Exercise goal - Leave the pictures out. Return the rest of the listing below exactly.

Supplied records -
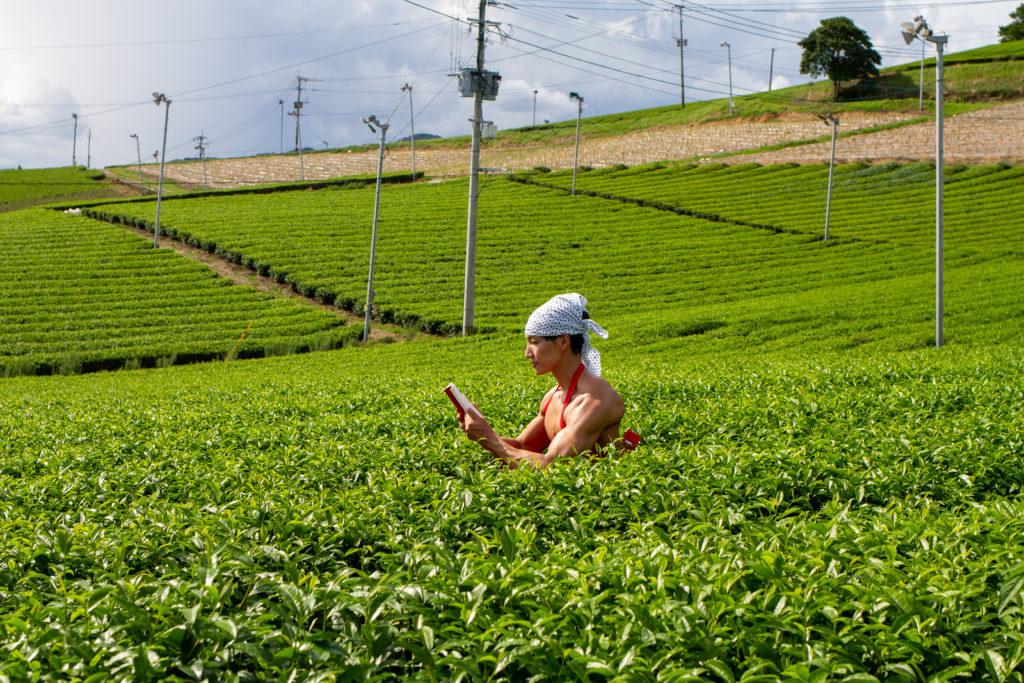 茶畑で読書のマッチョ@フリー素材 筋肉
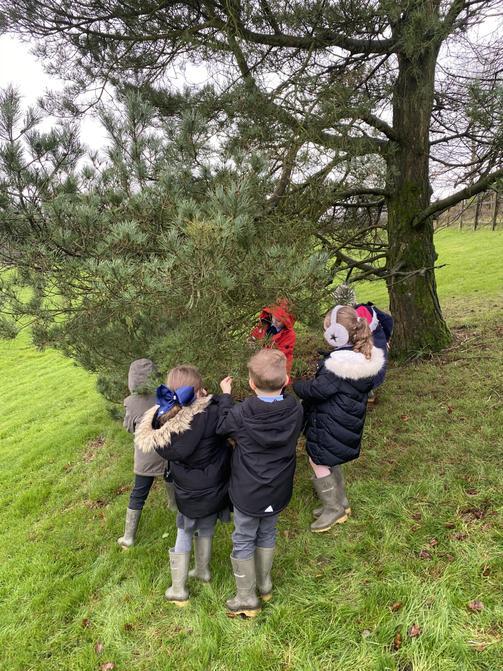 Choosing some pine cones.....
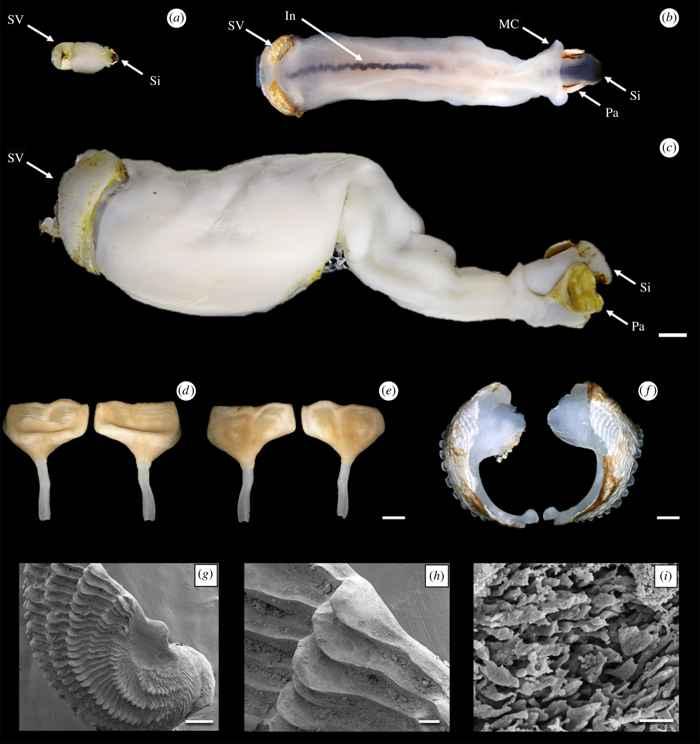 gusano de barco Lithoredo abatanica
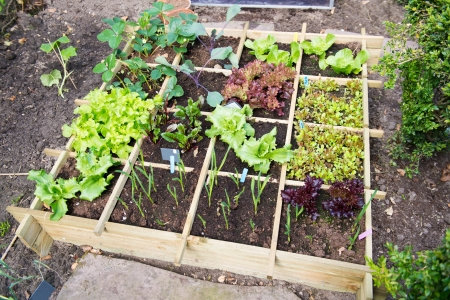 wooden metre: Vegetable garden with assortiment vegetables and cold container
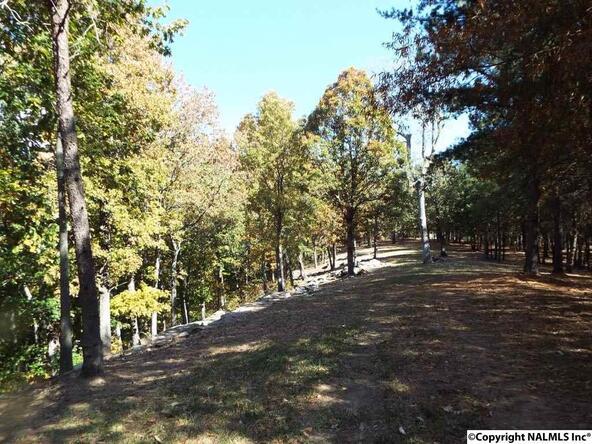 10 S. County Rd. 89, Mentone, AL 35984 Photo 12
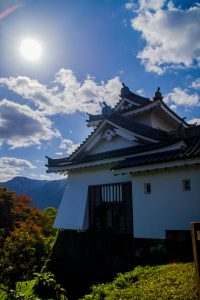 Japanese Alps One castle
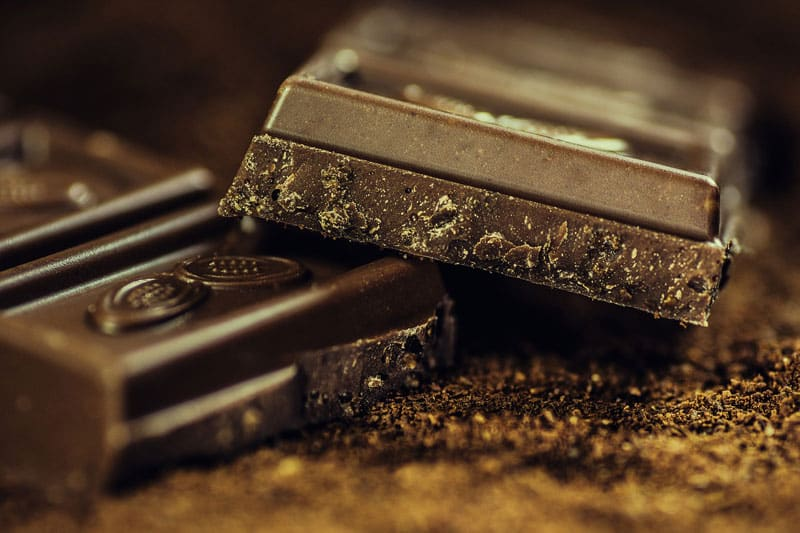 czy pies może jeść czekoladę?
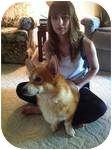 Corgi Dog for adoption in Inola, Oklahoma - Titan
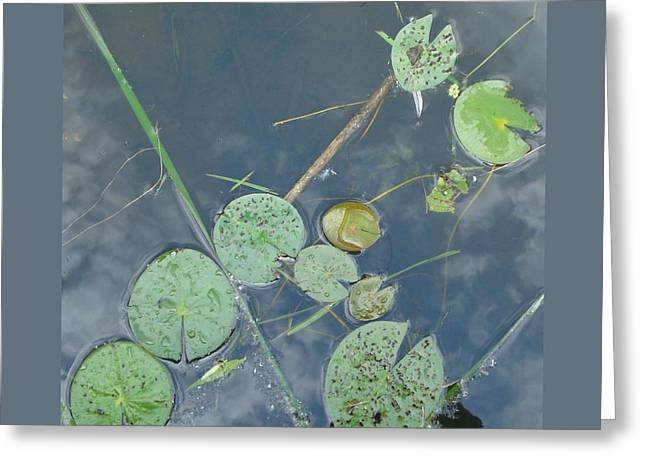 Keuka Greeting Cards - Lillypads at Keuka-III Greeting Card by Patricia Overmoyer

Final answer -
 茶畑で読書のマッチョ@フリー素材 筋肉
 Choosing some pine cones.....
 gusano de barco Lithoredo abatanica
 wooden metre: Vegetable garden with assortiment vegetables and cold container
 10 S. County Rd. 89, Mentone, AL 35984 Photo 12
 Japanese Alps One castle
 czy pies może jeść czekoladę?
 Corgi Dog for adoption in Inola, Oklahoma - Titan
 Keuka Greeting Cards - Lillypads at Keuka-III Greeting Card by Patricia Overmoyer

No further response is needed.